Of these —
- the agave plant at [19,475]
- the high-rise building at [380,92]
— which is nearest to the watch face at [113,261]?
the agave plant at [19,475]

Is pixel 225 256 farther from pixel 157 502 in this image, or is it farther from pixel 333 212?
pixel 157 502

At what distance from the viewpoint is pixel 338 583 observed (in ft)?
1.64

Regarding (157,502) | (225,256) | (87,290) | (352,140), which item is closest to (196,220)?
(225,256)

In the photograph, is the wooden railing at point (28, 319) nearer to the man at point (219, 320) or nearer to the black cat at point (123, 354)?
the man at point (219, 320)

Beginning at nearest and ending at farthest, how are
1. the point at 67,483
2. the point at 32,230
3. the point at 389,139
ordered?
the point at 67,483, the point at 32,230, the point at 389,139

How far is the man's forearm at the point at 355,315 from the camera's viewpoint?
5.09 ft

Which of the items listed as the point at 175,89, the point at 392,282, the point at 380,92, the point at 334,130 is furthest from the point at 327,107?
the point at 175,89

::::::

# What is being asked:
Quote all of the rows above verbatim, keeping every coordinate, punctuation mark and line break unchanged.

# Solution:
Of these —
- the agave plant at [19,475]
- the high-rise building at [380,92]
— which is nearest to the watch face at [113,261]?
the agave plant at [19,475]

Is pixel 225 256 farther from pixel 157 502 in this image, or is it farther from pixel 333 212?
pixel 157 502

At what distance from the viewpoint is pixel 338 583 observed (in ft)?
1.64

Regarding (157,502) | (225,256) | (87,290) | (352,140), which item is closest to (196,220)?
(225,256)

In the photograph, is the wooden railing at point (28, 319) nearer to the man at point (219, 320) or nearer to the black cat at point (123, 354)?
the man at point (219, 320)

Beginning at nearest and ending at farthest, how are
1. the point at 67,483
2. the point at 32,230
3. the point at 389,139
ordered?
the point at 67,483, the point at 32,230, the point at 389,139

How far is the man's forearm at the point at 355,315 from the camera's viewpoint?
5.09 ft

Which of the items listed as the point at 175,89, the point at 392,282, the point at 380,92, the point at 334,130 is furthest from the point at 327,107?
the point at 175,89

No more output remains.